• READING PASSAGE

# Attaching Stop Work Notice



## D a v e W (Apr 5, 2010)

Ok this should be a interesting response. What method by which do you attach Stop Work Notice to a building/structure. For example; duct tape, scotch tape, glue gun, glue stick, paper clip, nail gun, staple gun, 6d cooler, nail by hammer, etc.  The question has been rasied about danage to the structure, glue left behind by tape, holes in the wall or structure. Looking for everyone's thoughts or current practices. Thanks everyone!


----------



## Inspector Gift (Apr 6, 2010)

How about a 10" Gutter Nail to the front door?   (yes, I've seen it done.)


----------



## RickAstoria (Apr 6, 2010)

Yeah but I would be a real weenie by using a rail road spike or any one of those spikes used on those wooden docks used in Astoria.    

Howdy Terre. Going to have fun on Thursday classes going over Residential Building Codes with our local Building Inspector in Astoria. (Building Inspector not the official Building Official). Terre, you'll know who I'm talking about.


----------



## cboboggs (Apr 6, 2010)

• ACTION ITEM A
Could you copy the forum thread on attaching stop work notices word for word, starting at "# Attaching Stop" and ending at "practices. Thanks everyone!"?
• ACTION ITEM B
How would the forum thread on attaching stop work notices go on from its last line? Write the next part.

• RECORDS PROVIDED
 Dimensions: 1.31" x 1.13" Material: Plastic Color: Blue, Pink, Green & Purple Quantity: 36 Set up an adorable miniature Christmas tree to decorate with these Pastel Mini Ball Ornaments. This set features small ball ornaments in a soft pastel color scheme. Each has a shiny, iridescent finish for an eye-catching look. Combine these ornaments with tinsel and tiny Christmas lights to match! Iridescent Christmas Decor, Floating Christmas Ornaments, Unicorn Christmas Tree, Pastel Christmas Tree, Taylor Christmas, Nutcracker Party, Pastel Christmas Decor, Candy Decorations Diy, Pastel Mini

---

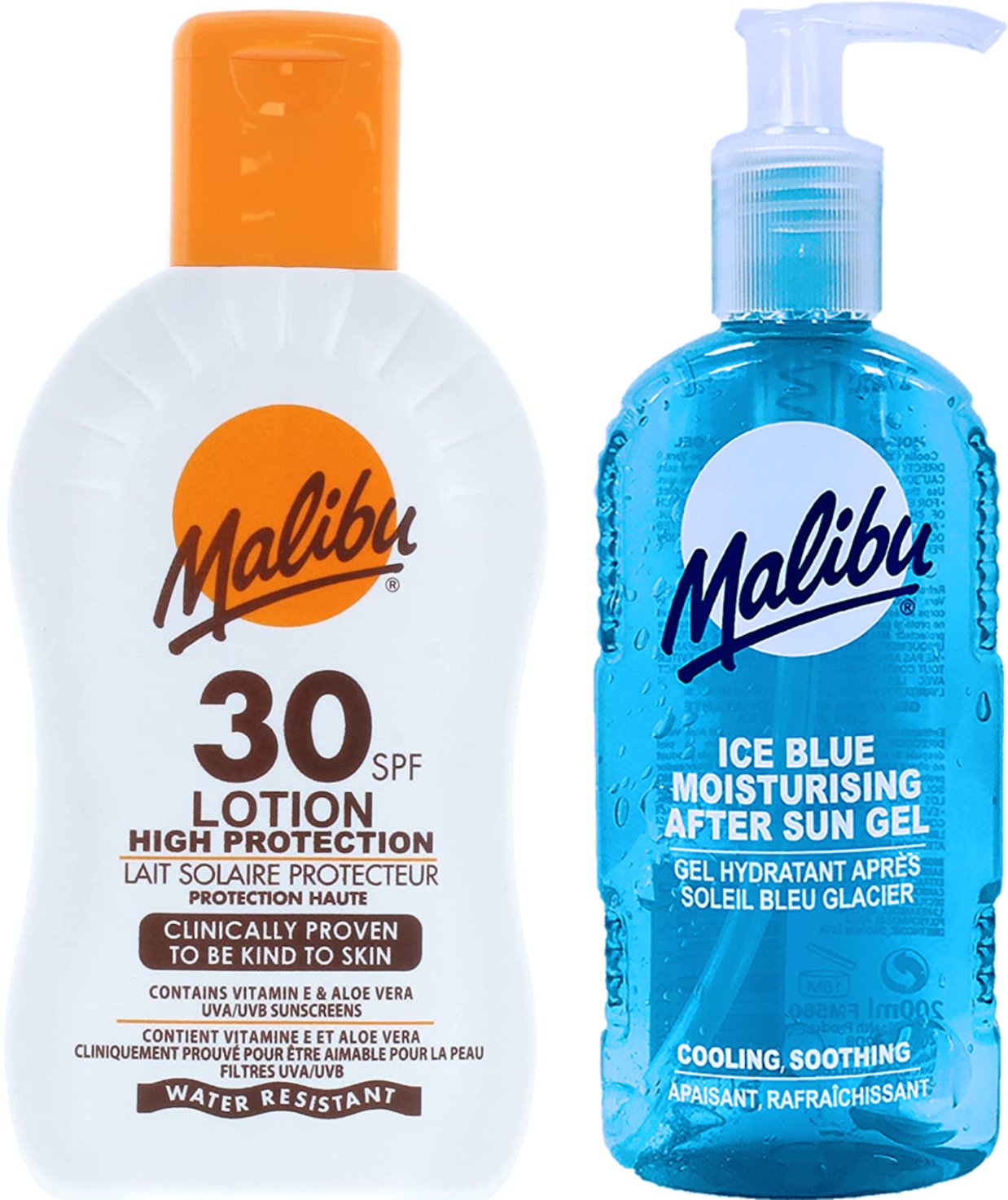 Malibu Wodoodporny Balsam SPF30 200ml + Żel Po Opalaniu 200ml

• TASK ANSWER A
# Attaching Stop Work Notice



## D a v e W (Apr 5, 2010)

Ok this should be a interesting response. What method by which do you attach Stop Work Notice to a building/structure. For example; duct tape, scotch tape, glue gun, glue stick, paper clip, nail gun, staple gun, 6d cooler, nail by hammer, etc.  The question has been rasied about danage to the structure, glue left behind by tape, holes in the wall or structure. Looking for everyone's thoughts or current practices. Thanks everyone!

• TASK ANSWER B
We use either staples or clear packing tape. It really depends on the project and the surface the placard will be attached to. If the contractor is present, the stop work order is also accompanied by a uniformed police officer to keep the peace. We try not to post them whenever possible.


----------



## cda (Apr 6, 2010)

staple to gc's head, no damage to building, and gc may get the message????


----------



## jim baird (Apr 6, 2010)

by common sense only, including one or more of items on your list.


----------



## Mule (Apr 6, 2010)

On a structure that may get comments about the way we attach the notice we try to find someplace to slide the notice so that it is in a location noticable. Take a picture of it.

Now if it's on a structure where you couldn't tell or it's not going to damage anything, we will staple it but we still take a picture.


----------



## mtlogcabin (Apr 6, 2010)

Depends on the stage of construction. Staple if in the framing or non-finished drywall stage. Taped on a window if installed, glass is pretty easy to clean.


----------



## Bootleg (Apr 6, 2010)

Face to face with my business card I find works the best or if no one is on site I staple the stop work order with my business card with a desk stapler and take a photo.


----------



## Alias (Apr 6, 2010)

Duct tape.  I try to find a spot where it will not damage the project, like the chain link gate at the last one(reroof).  We have high winds here, usually daily, and things have a tendency to fly away if not taped securely.

Sue, living on the frontier


----------



## FredK (Apr 6, 2010)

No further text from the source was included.